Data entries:
---*---
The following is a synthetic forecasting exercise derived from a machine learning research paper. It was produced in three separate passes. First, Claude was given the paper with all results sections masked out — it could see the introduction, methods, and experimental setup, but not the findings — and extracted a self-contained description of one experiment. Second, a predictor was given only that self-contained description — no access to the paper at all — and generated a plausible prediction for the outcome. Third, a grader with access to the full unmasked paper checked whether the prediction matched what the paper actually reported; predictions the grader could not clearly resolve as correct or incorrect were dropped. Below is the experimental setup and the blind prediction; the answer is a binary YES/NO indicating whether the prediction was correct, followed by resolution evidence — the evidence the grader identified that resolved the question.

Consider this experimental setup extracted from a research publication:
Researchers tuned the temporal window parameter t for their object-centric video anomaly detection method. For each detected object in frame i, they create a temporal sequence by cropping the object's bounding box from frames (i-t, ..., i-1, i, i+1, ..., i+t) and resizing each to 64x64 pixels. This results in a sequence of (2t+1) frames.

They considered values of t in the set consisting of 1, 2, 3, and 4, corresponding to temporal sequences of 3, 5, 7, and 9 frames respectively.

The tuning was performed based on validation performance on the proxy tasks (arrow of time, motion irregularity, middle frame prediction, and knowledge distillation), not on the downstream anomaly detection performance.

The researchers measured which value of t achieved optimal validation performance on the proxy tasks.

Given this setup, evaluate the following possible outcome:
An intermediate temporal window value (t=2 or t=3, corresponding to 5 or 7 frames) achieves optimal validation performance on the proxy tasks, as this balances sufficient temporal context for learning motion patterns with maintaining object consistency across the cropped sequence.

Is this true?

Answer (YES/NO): YES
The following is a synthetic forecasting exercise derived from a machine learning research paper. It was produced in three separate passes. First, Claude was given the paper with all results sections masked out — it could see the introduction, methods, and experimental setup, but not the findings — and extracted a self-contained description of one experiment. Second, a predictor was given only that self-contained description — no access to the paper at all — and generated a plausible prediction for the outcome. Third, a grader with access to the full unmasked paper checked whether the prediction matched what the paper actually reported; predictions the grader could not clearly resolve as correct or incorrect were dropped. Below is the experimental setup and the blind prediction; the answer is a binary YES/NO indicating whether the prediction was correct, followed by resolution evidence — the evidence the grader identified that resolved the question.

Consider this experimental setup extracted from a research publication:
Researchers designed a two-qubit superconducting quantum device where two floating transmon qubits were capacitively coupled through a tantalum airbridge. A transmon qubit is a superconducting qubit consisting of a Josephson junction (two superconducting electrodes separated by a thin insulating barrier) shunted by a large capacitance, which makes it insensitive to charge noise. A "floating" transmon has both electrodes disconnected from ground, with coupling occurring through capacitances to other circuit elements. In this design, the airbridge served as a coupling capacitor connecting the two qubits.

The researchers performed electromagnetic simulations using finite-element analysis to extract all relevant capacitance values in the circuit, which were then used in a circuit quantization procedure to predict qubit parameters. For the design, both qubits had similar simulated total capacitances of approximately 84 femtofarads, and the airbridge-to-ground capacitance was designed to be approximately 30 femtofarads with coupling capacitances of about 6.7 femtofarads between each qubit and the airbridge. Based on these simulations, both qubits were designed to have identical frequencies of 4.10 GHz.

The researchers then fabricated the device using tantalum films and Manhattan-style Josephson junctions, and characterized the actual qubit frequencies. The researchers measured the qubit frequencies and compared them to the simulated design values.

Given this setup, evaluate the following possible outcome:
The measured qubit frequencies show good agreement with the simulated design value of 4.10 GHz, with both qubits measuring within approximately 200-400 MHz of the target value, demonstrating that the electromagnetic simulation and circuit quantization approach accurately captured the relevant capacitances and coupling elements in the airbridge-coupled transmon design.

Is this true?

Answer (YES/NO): NO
---*---
§ **Your assignment**
Set the records above down again, exactly as they read.

§ **Result**
The following is a synthetic forecasting exercise derived from a machine learning research paper. It was produced in three separate passes. First, Claude was given the paper with all results sections masked out — it could see the introduction, methods, and experimental setup, but not the findings — and extracted a self-contained description of one experiment. Second, a predictor was given only that self-contained description — no access to the paper at all — and generated a plausible prediction for the outcome. Third, a grader with access to the full unmasked paper checked whether the prediction matched what the paper actually reported; predictions the grader could not clearly resolve as correct or incorrect were dropped. Below is the experimental setup and the blind prediction; the answer is a binary YES/NO indicating whether the prediction was correct, followed by resolution evidence — the evidence the grader identified that resolved the question.

Consider this experimental setup extracted from a research publication:
Researchers tuned the temporal window parameter t for their object-centric video anomaly detection method. For each detected object in frame i, they create a temporal sequence by cropping the object's bounding box from frames (i-t, ..., i-1, i, i+1, ..., i+t) and resizing each to 64x64 pixels. This results in a sequence of (2t+1) frames.

They considered values of t in the set consisting of 1, 2, 3, and 4, corresponding to temporal sequences of 3, 5, 7, and 9 frames respectively.

The tuning was performed based on validation performance on the proxy tasks (arrow of time, motion irregularity, middle frame prediction, and knowledge distillation), not on the downstream anomaly detection performance.

The researchers measured which value of t achieved optimal validation performance on the proxy tasks.

Given this setup, evaluate the following possible outcome:
An intermediate temporal window value (t=2 or t=3, corresponding to 5 or 7 frames) achieves optimal validation performance on the proxy tasks, as this balances sufficient temporal context for learning motion patterns with maintaining object consistency across the cropped sequence.

Is this true?

Answer (YES/NO): YES
The following is a synthetic forecasting exercise derived from a machine learning research paper. It was produced in three separate passes. First, Claude was given the paper with all results sections masked out — it could see the introduction, methods, and experimental setup, but not the findings — and extracted a self-contained description of one experiment. Second, a predictor was given only that self-contained description — no access to the paper at all — and generated a plausible prediction for the outcome. Third, a grader with access to the full unmasked paper checked whether the prediction matched what the paper actually reported; predictions the grader could not clearly resolve as correct or incorrect were dropped. Below is the experimental setup and the blind prediction; the answer is a binary YES/NO indicating whether the prediction was correct, followed by resolution evidence — the evidence the grader identified that resolved the question.

Consider this experimental setup extracted from a research publication:
Researchers designed a two-qubit superconducting quantum device where two floating transmon qubits were capacitively coupled through a tantalum airbridge. A transmon qubit is a superconducting qubit consisting of a Josephson junction (two superconducting electrodes separated by a thin insulating barrier) shunted by a large capacitance, which makes it insensitive to charge noise. A "floating" transmon has both electrodes disconnected from ground, with coupling occurring through capacitances to other circuit elements. In this design, the airbridge served as a coupling capacitor connecting the two qubits.

The researchers performed electromagnetic simulations using finite-element analysis to extract all relevant capacitance values in the circuit, which were then used in a circuit quantization procedure to predict qubit parameters. For the design, both qubits had similar simulated total capacitances of approximately 84 femtofarads, and the airbridge-to-ground capacitance was designed to be approximately 30 femtofarads with coupling capacitances of about 6.7 femtofarads between each qubit and the airbridge. Based on these simulations, both qubits were designed to have identical frequencies of 4.10 GHz.

The researchers then fabricated the device using tantalum films and Manhattan-style Josephson junctions, and characterized the actual qubit frequencies. The researchers measured the qubit frequencies and compared them to the simulated design values.

Given this setup, evaluate the following possible outcome:
The measured qubit frequencies show good agreement with the simulated design value of 4.10 GHz, with both qubits measuring within approximately 200-400 MHz of the target value, demonstrating that the electromagnetic simulation and circuit quantization approach accurately captured the relevant capacitances and coupling elements in the airbridge-coupled transmon design.

Is this true?

Answer (YES/NO): NO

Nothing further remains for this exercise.